The world’s largest chicken exporter sold 270 million new shares at 20 reais apiece, a 7.5% discount to Tuesday’s closing price, the company said in a regulatory filing, confirming an earlier Bloomberg News report. The company opted not to sell an additional allotment of up to 54 million new shares.
Shares of BRF fell as much as 9.8% in Sao Paulo Wednesday, leading losses on the Ibovespa index at 10:30 a.m. local time.
As soon as BRF’s capital-raise plans were announced last December, analysts started wondering whether rival meat producer Marfrig Global Foods would be a potential buyer. Marfrig bought enough shares to keep its stake in BRF at little over 30%, according to a person familiar with the matter, asking not to be identified discussing confidential information. Marfrig declined to comment.
The sale will allow BRF to accelerate its deleveraging plans. The company’s net debt-to-Ebitda ratio rose 5.5% in the third quarter from a year earlier, to around 3 times. Last December, the chicken producer said rising costs will likely delay its earnings goal by a year.
The transaction plowed ahead even as bankers predict a drop in Brazil’s share offering activity this year, as higher interest rates and election uncertainty take a toll on investor appetite.
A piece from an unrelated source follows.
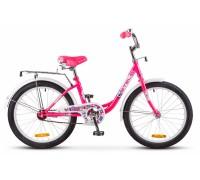 """Велосипед Stels Pilot 200 Lady 20"""""""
Last week, a billion-dollar offering of Braskem SA shares was pulled, with selling holders mentioning “inadequate” demand and price levels.
Citigroup Inc. led the BRF transaction, while Banco BTG Pactual SA, Banco Itau BBA, Morgan Stanley, Banco Bradesco BBI, JPMorgan Chase & Co., Credit Suisse Group AG, UBS BB Investment Bank, Banco Santander Brasil SA, Banco Safra SA and Bank of America Corp. also helped on the sale.